The relationship between the eNOS activity, hyper homocysteinemia and reactive oxygen species (oxidative stress main generator) has been demonstrated   .
4.2. The T-786C Polymorphism of the eNOS Gene
We found that the frequency of T/T genotype was 87.5% and 90.3% in patients and controls respectively.
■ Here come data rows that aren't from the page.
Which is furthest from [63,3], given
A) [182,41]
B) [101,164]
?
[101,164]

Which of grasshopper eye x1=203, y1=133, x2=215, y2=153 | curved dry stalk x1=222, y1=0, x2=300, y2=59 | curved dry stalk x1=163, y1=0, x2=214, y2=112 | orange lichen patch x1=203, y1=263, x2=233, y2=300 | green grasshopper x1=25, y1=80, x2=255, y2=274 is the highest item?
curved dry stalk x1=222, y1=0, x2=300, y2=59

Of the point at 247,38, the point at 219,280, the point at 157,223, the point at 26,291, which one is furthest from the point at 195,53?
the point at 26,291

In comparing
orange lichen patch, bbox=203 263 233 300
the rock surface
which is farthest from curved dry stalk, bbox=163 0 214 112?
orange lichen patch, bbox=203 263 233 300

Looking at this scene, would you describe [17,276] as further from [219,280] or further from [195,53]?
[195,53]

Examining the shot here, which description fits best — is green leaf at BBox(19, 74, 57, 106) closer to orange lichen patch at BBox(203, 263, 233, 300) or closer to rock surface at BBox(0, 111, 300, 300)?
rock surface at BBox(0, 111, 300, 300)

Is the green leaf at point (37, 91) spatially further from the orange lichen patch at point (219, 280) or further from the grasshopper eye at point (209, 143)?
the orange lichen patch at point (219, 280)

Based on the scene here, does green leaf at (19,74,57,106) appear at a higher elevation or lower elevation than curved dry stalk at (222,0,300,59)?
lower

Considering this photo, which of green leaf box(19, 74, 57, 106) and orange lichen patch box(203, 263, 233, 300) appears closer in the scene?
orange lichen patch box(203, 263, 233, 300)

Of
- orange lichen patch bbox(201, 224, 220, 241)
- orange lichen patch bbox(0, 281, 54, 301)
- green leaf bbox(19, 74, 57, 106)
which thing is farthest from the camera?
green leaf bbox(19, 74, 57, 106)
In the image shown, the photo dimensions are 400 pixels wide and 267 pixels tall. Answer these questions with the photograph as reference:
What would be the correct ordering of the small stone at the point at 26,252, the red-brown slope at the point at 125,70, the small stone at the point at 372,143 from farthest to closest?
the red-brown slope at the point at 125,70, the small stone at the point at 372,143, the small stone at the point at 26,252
The allelic frequency of the T allele was 91% in patients and 94% in controls.
Our results show no significant difference in genotype distribution and allelic frequencies between the two groups.
Our results are consistent with the study of Akhter et al.  . The authors have shown that there is not a significant difference between controls and patients in an Asian population.
However, the T-786C polymorphism has been shown to repress transcription of the eNOS gene  .
Deep Vein Thrombosis is a common disease which the vital and functional prognosis can be serious.
According to our preliminary results, the G894T eNOS gene polymorphism appears to be a potential risk factor for DVT. Subjects with the T allele seem to have a risk 3.9 times higher than patients in the GG genotype wild.
The T-786C eNOS gene polymorphism seems not to be involved in the occurrence of thromboembolic events.
These results seem to be interesting, and encourage us to expand the cohort of the study to better draw conclusions.
The authors thank all the technicians of the biochemistry lab in military hospital of Tunis, especially Mr. Zeddini Imed and Mrs. Baccour Ilhem, for their contributions to the realization of this work.